El miedo volvió a invadirme. Dios santo: El Espectro. Cerré los ojos.

– Si le haces daño, soy capaz de…

– Vamos, vamos, Will -me interrumpió él-, a ti no te van las amenazas vanas.

– ¿Qué quieres?

– Tenemos que hablar, muchacho.

– ¿Dónde está Katy?

– ¿Quién? Ah, sí, Katy. Aquí la tengo.

– Quiero hablar con ella.

– ¿No me crees, Will? Me ofendes.

– Quiero hablar con ella -insistí.

– ¿Quieres una prueba de que está viva?

– Algo parecido.

– Vamos a ver -añadió El Espectro con su murmullo sedoso-, puedo hacerla gritar para que tú lo oigas. ¿Te sirve?

Cerré los ojos otra vez.

– ¿No dices nada, Will?

– No, eso no.

– ¿De verdad? No sería un problema. Un grito agudo, escalofriante. ¿Qué me dices?

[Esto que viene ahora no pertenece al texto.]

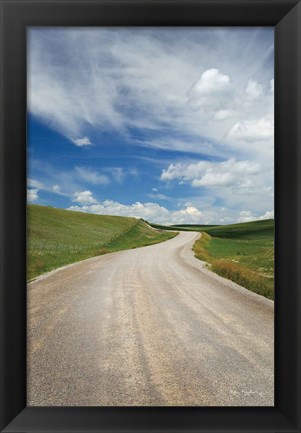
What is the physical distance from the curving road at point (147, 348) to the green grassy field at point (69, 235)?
84 cm

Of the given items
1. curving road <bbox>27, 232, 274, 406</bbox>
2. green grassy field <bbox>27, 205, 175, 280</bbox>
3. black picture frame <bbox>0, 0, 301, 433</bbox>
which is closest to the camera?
black picture frame <bbox>0, 0, 301, 433</bbox>

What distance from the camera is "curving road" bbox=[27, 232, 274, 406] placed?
5.49 ft

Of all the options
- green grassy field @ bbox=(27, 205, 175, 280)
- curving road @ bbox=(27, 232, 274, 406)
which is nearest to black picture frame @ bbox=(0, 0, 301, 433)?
curving road @ bbox=(27, 232, 274, 406)

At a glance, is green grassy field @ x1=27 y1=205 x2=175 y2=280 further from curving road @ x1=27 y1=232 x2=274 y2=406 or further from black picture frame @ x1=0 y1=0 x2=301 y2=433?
black picture frame @ x1=0 y1=0 x2=301 y2=433

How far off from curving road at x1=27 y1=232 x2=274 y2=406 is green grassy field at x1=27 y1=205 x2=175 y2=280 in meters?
0.84

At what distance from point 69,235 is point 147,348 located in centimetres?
437

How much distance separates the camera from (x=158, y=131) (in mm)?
2801

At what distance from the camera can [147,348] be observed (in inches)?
84.4

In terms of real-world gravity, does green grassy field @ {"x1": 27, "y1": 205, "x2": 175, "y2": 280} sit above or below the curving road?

– Por favor, no le hagas daño -repliqué-. Ella no tiene nada que ver en esto.

– ¿Dónde estás?

– En el sur de Park Avenue.

– Sé más concreto.

Le dije que me encontraba dos manzanas más allá de donde estábamos.

– Un coche te recogerá dentro de cinco minutos. Sube. ¿Entiendes?

– Sí.

– Oye, Will.

– ¿Qué?

– No llames a ningún sitio ni le digas nada a nadie. Katy Miller ya tiene lesionado el cuello de un encuentro previo y no quiero ni contarle lo tentador que resultaría ponerlo a prueba. -Hizo una pausa y susurró-: ¿Me escuchas, viejo vecino?

– Sí.

– Tranquilo entonces, esto acabará pronto.